We analyzed 2,051 postmenopausal women from the Women’s Health Initiative. Race-specific analyses focused on Black, Hispanic, and White participants (n=2,009), excluding American Indian/Alaska Native and Asian/Pacific Islander individuals due to sparse fracture events. Sarcopenia status was operationalized by low handgrip strength alone via EWGSOP2 (<16.0 kg) and AWGS 2025 (<18.0–20.0 kg) criteria. Fine-Gray models estimated subdistribution hazard ratios (sHR), treating death as a competing risk. Predictive performance at 10 years was assessed using time-dependent AUC, Brier scores, and decision curve analysis (DCA).

Results

Handgrip-defined probable or possible sarcopenia prevalence was 4.4% (EWGSOP2) and 6.4% (AWGS 2025).

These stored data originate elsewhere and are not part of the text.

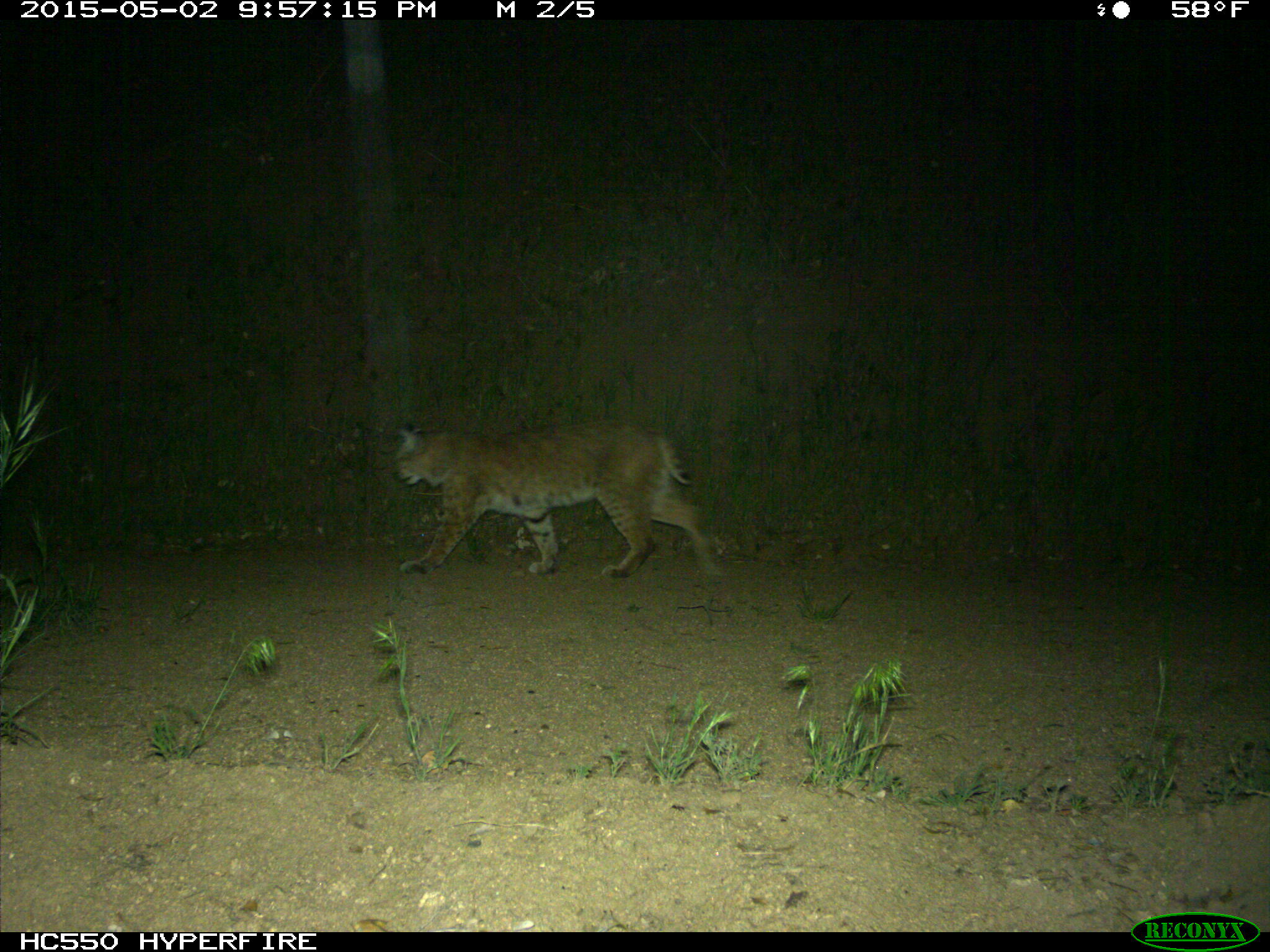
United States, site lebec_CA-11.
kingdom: Animalia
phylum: Chordata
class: Mammalia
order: Carnivora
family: Felidae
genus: Lynx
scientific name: Lynx rufus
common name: bobcat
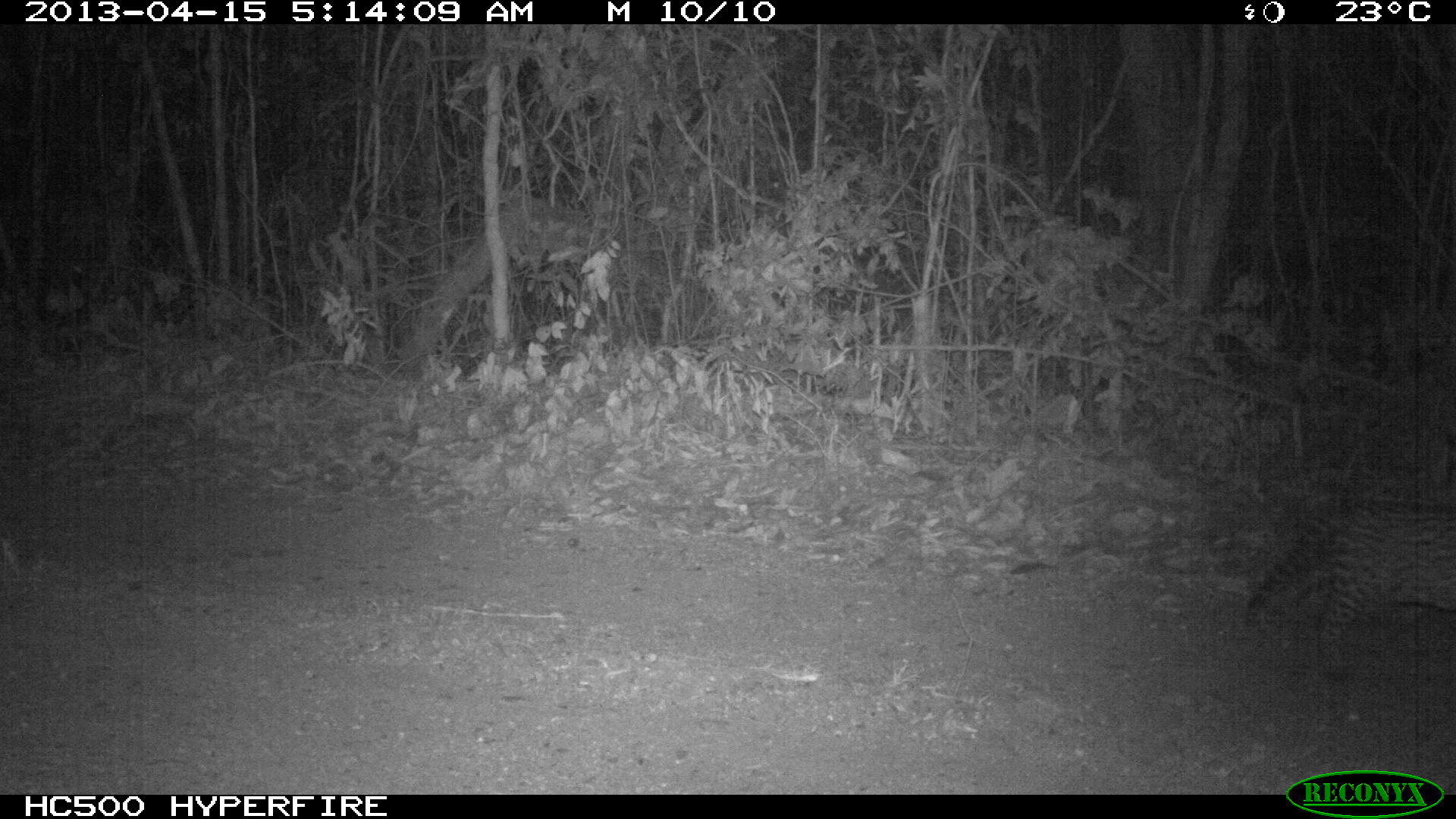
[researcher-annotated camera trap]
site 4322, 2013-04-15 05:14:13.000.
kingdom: Animalia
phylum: Chordata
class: Mammalia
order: Carnivora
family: Felidae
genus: Leopardus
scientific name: Leopardus pardalis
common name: ocelot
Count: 1.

Black women demonstrated lower risk for major osteoporotic fractures (MOF) (adjusted sHR=0.19, 95% CI: 0.08–0.48) and hip fractures (adjusted sHR=0.07, 95% CI: 0.01–0.52) compared to White women. Neither sarcopenia status nor high GPS showed statistically significant independent associations with fractures after FRAX adjustment. Adding sarcopenia status to baseline FRAX (AUC: 0.71 for MOF; 0.69 for hip) yielded near-identical AUCs, Brier scores, and within-sample net benefit.

Conclusion

Handgrip-defined probable/possible sarcopenia and current GPS do not provide independent or incremental predictive value beyond the clinical FRAX framework within this genomic sub-sample of older women.

Mini Abstract

The Fracture Risk Assessment Tool (FRAX) currently excludes skeletal muscle and genomic metrics. In 2,051 postmenopausal women, incorporating handgrip-defined sarcopenia and polygenic scores provided no incremental predictive benefit beyond standard FRAX. Within this study population, separate integration of these markers may not enhance routine fracture risk stratification.